++++ DOCUMENT SECTION

In Reyes, the Ninth Circuit held that the government lacked reasonable suspicion to stop the defendant for drug dealing when the officer went to a harbor in reliance on an anonymous tip and observed two vehicles parked facing each other in an otherwise empty parking lot. 225 Fed.Appx. at 700-01. The evidence at trial showed that the manner in which the vehicles were parked was not typically suspicious. Id. at 701. Reyes is inapposite because Defendant Baker saw Plaintiff sitting in a dusty vehicle with the door and hood open in the parking lot of a closed auto shop in the middle of the night with two other men standing around the vehicle. Baker Dep. 28:4-7, 10-11; 31:1-3. Those circumstances are more suspicious than simply parking two cars to face each other in a parking lot.

Plaintiff argues that although he turned away from Defendant Baker after Defendant Baker questioned him about stealing the Honda, Defendant Baker still lacked reasonable suspicion to stop him. Pl. Resp. 4. Plaintiff relies on Liberal v. Estrada, 632 F.3d 1064, 1078 (9th Cir. 2011) and United States v. Green, 925 F.2d 1471 (9th Cir. 1991) (unpublished). The Court will not consider Green because it is an unpublished Ninth Circuit opinion issued before January 1, 2007, and is not being cited for one of the purposes permitted by the Ninth Circuit. See 9th Cir. R. 36-3; Banks v. Walker, No. 2:07-CV-02022-AK, 2011 WL 149846, at *1 (E.D. Cal. Jan. 18, 2011) (refusing to consider unpublished decision issued before January 1, 2007). Liberal does not support Plaintiff's argument. In Liberal, the Ninth Circuit held that the defendant officer lacked reasonable suspicion to stop the plaintiff because there was no evidence that the plaintiff had violated the law, and the plaintiff's driving to avoid the officer could not, on its own, constitute reasonable suspicion. 632 F.3d at 1078. Liberal is inapposite because it is undisputed that Defendant Baker relied on factors besides Plaintiff's avoidance of him.

++++++++

### EXERCISE
Could you repeat the passage on reasonable suspicion word for word, starting at "In Reyes, the" and ending at "a parking lot."?

++++ RECORD LIST

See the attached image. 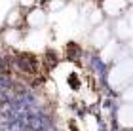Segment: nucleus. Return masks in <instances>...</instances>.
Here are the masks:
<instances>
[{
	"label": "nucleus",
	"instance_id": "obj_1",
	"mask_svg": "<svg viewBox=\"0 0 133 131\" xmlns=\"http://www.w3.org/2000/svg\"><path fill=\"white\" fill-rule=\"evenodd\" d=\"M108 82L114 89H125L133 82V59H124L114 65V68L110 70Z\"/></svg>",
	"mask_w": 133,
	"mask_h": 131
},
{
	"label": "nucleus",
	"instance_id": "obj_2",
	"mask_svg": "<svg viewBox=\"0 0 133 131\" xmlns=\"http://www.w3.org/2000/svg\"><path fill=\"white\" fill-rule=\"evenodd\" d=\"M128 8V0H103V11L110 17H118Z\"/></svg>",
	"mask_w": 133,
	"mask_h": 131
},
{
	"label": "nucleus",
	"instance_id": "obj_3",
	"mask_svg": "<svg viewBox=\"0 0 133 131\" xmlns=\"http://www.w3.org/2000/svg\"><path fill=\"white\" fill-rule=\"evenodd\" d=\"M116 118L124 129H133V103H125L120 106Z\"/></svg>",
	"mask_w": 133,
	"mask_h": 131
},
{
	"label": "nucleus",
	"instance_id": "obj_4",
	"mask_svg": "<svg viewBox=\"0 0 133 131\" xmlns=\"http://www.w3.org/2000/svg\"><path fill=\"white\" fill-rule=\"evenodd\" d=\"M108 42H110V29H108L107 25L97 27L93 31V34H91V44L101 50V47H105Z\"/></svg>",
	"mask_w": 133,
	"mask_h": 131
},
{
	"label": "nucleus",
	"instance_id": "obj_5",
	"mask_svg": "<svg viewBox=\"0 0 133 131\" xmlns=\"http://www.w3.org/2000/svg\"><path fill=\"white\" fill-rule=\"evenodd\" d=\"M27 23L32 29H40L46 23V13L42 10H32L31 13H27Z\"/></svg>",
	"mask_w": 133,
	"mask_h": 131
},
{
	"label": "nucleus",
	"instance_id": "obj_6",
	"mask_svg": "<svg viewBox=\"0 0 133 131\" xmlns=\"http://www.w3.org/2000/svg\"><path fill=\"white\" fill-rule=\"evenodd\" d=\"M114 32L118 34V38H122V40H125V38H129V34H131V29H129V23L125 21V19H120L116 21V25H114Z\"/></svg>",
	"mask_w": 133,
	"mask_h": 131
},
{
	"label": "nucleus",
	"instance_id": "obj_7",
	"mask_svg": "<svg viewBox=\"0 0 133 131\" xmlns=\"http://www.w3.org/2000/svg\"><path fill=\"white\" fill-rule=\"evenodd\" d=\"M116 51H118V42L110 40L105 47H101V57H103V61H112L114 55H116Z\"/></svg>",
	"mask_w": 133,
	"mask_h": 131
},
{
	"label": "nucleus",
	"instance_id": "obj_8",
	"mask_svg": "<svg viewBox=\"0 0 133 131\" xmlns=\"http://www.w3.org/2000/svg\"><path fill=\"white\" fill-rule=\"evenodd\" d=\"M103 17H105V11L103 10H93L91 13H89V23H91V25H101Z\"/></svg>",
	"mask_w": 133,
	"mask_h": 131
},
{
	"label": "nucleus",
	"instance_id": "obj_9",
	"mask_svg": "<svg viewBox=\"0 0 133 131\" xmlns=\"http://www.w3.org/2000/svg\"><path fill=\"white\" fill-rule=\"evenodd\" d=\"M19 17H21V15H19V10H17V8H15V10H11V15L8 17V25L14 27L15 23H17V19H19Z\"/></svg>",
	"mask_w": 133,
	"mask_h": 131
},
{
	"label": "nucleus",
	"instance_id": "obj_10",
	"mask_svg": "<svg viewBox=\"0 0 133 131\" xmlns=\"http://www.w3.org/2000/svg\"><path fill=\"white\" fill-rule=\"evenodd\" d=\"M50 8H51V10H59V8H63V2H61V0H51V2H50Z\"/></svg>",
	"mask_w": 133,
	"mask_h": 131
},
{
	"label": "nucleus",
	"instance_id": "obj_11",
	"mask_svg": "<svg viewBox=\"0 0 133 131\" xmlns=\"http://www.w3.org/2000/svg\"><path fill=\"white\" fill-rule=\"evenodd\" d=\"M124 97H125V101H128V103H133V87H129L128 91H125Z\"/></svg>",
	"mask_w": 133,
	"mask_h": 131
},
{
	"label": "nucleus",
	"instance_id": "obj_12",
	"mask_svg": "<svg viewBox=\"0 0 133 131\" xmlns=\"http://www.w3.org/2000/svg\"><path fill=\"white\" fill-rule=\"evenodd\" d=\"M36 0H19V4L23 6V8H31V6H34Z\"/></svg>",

++++++++

### OUTPUT BELOW
In Reyes, the Ninth Circuit held that the government lacked reasonable suspicion to stop the defendant for drug dealing when the officer went to a harbor in reliance on an anonymous tip and observed two vehicles parked facing each other in an otherwise empty parking lot. 225 Fed.Appx. at 700-01. The evidence at trial showed that the manner in which the vehicles were parked was not typically suspicious. Id. at 701. Reyes is inapposite because Defendant Baker saw Plaintiff sitting in a dusty vehicle with the door and hood open in the parking lot of a closed auto shop in the middle of the night with two other men standing around the vehicle. Baker Dep. 28:4-7, 10-11; 31:1-3. Those circumstances are more suspicious than simply parking two cars to face each other in a parking lot.